Narendra’s father, Avtar Singh, was killed in an IS-K attack in 2018 when he was on his way to meet Ghani. “The Islamic State is a good brand to band under,” says Taneja. But while the group has taken responsibility, it is not black and white, he argues. “The umbrella organisation of the IS, like in Iraq and Syria, does not exist in Afghanistan. There was an internal feud in 2015-16, where the Pakistan-backed people from LeT (Lashkar-e-Taiba) had started [executing] much more orchestrated attacks with ISI (Inter-Services Intelligence) backing.” The targeting of Sikhs, says Taneja, serves the purpose of both splinters. “It serves the theological purpose. They are kafirs and must convert or accept death. It also antagonises India,” he says.
The situation has worsened over the years. Preeti (name changed) lost her father in the Jalalabad attack in 2018. “My mother refuses to let me even say Jalalabad out loud,” says Preeti. “She is so scared.”
The story of discrimination is not uncommon. Attacked several times himself, Kumar claimed that approaching the police did not help. “My sisters could never go out,” he says. “We could not even go out to cremate the dead.” All last rites happened under the cover of darkness at the gurdwara.
The Survey of Afghan Hindus and Sikhs, conducted by Porsesh Research and Studies Organisation between September 2018 and February 2019, corroborates his story. “Even now, they encounter hatred and are still unable to cremate their dead according to their traditions as most of the cremation sites are captured by warlords, and people living in the neighboring areas prevent them by means such as throwing rocks,” said the report. It also found that close to 97 per cent of Hindu and Sikh respondents fear for their safety and their families’ safety.
“Sikhs in Afghanistan are Afghans and they have equal protection of local law,” says Amar Sinha, former ambassador to Afghanistan. “While they were harassed and stigmatised during the Taliban regime, the democratic governments of Afghanistan have made sure that they feel at home. Some social prejudices persist though. Sikhs, like other minorities, and countless other hapless Afghans, are all easy targets for the terrorists, who seek cheap publicity through such acts.”

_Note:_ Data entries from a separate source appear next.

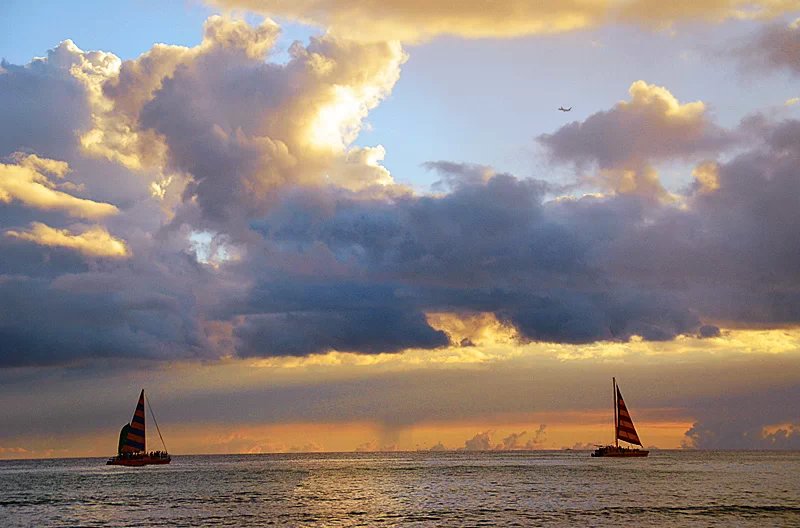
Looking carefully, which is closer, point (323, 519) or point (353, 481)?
point (323, 519)

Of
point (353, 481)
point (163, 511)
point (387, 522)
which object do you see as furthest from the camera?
point (353, 481)

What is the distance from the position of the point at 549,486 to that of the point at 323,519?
219 ft

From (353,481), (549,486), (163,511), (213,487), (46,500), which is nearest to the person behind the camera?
(163,511)

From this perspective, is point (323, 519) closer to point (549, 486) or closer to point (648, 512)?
point (648, 512)

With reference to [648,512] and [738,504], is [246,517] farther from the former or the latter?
[738,504]

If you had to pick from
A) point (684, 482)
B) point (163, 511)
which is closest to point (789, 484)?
point (684, 482)

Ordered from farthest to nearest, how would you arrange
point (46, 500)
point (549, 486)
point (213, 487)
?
point (213, 487)
point (549, 486)
point (46, 500)

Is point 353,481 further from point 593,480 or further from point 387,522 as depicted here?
point 387,522

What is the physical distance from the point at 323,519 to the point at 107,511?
31977 mm

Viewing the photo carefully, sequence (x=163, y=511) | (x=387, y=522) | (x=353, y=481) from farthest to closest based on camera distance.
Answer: (x=353, y=481) < (x=163, y=511) < (x=387, y=522)

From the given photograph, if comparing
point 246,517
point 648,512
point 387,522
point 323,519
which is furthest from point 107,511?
point 648,512

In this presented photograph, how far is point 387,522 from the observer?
102 metres

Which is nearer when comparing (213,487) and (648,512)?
(648,512)

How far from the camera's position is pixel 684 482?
17050 centimetres
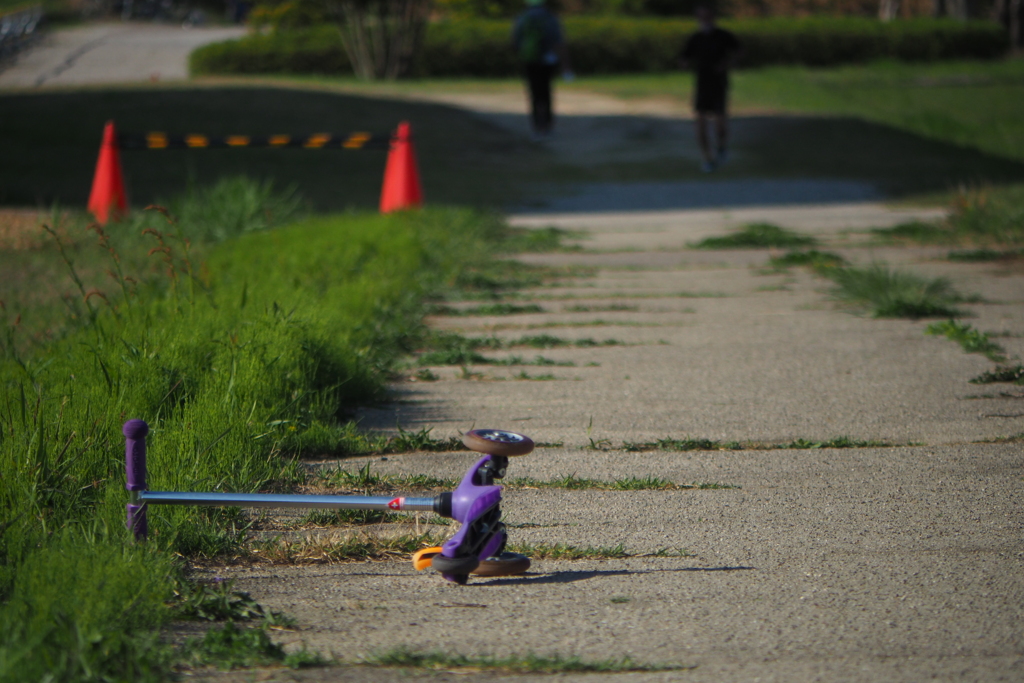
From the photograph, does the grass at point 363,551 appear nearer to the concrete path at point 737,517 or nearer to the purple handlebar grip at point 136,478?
the concrete path at point 737,517

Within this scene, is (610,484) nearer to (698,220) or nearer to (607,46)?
(698,220)

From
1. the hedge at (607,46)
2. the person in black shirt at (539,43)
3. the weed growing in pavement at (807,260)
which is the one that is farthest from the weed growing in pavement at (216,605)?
the hedge at (607,46)

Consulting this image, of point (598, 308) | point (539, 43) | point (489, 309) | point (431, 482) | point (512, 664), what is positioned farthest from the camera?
point (539, 43)

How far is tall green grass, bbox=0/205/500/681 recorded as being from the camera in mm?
2400

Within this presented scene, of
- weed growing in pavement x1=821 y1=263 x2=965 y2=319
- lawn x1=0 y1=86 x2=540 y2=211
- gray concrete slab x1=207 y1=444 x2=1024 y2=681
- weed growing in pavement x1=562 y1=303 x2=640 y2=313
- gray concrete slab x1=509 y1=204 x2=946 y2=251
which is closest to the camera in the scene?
gray concrete slab x1=207 y1=444 x2=1024 y2=681

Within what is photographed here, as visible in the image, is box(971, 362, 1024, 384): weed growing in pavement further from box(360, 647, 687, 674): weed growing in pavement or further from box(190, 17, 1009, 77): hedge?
box(190, 17, 1009, 77): hedge

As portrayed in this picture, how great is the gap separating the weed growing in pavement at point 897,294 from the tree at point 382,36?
2207cm

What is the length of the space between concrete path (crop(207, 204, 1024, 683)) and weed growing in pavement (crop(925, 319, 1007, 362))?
9 centimetres

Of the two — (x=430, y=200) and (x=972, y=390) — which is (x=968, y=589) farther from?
(x=430, y=200)

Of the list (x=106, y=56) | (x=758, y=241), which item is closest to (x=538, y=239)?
(x=758, y=241)

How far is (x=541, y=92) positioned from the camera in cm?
1617

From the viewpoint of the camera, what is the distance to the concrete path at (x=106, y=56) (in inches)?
1139

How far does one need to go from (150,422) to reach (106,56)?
33.6 m

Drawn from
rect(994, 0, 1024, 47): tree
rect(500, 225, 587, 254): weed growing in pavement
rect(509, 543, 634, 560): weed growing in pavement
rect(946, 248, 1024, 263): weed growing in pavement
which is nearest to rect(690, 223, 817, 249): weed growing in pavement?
rect(500, 225, 587, 254): weed growing in pavement
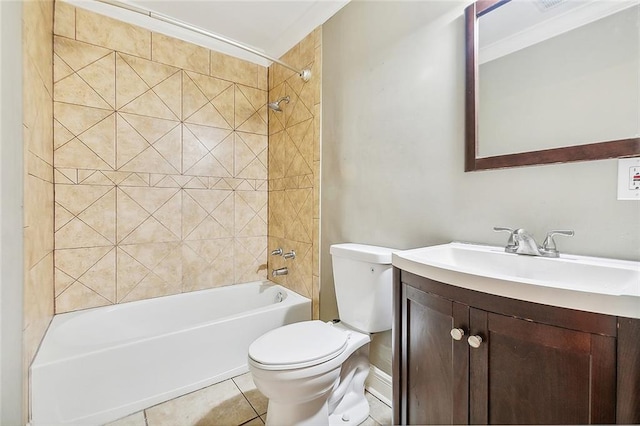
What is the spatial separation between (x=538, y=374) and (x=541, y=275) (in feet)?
1.24

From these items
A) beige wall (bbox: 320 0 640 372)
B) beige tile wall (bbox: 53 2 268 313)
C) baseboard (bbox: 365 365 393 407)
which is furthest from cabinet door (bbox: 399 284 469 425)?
beige tile wall (bbox: 53 2 268 313)

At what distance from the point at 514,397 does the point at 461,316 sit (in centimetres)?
20

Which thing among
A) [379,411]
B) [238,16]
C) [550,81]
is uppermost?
[238,16]

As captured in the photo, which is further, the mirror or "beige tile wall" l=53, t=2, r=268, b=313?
"beige tile wall" l=53, t=2, r=268, b=313

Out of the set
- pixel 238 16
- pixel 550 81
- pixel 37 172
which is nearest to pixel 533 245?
pixel 550 81

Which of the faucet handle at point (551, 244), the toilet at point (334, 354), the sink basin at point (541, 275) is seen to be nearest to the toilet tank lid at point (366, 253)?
the toilet at point (334, 354)

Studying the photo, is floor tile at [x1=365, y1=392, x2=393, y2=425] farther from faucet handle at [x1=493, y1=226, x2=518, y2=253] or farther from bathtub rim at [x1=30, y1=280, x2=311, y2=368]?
faucet handle at [x1=493, y1=226, x2=518, y2=253]

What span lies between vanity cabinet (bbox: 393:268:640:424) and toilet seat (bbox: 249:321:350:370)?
1.09 feet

However, there is still hope. There are Muslim organisations that have come forward with offers to rebuild the Har Rai Sahib Gurdwara. And, the polarisation apart, the Sikhs and Hindus have left indelible marks on the Afghan landscape. In Gardez, Amardeep Singh, who is making a documentary called Allegory—A Tapestry of Guru Nanak’s Travels, stands at the spot where a gurdwara once stood. “A man came up to me and asked me to get the Sikhs to come back to reconstruct the gurdwara, so that he could eat the langar that he once ate as a child,” says Amardeep. In his journey across lawless Afghanistan, Singh found many such remains of a pluralistic past that have now become folklore.
And then there are those who refuse to leave their homes, even if it means being killed. “What is there to be scared of, once you have lost your loved ones?” asks Preeti. “My father was martyred and he said he was born here and would die where he was born. I am not afraid.”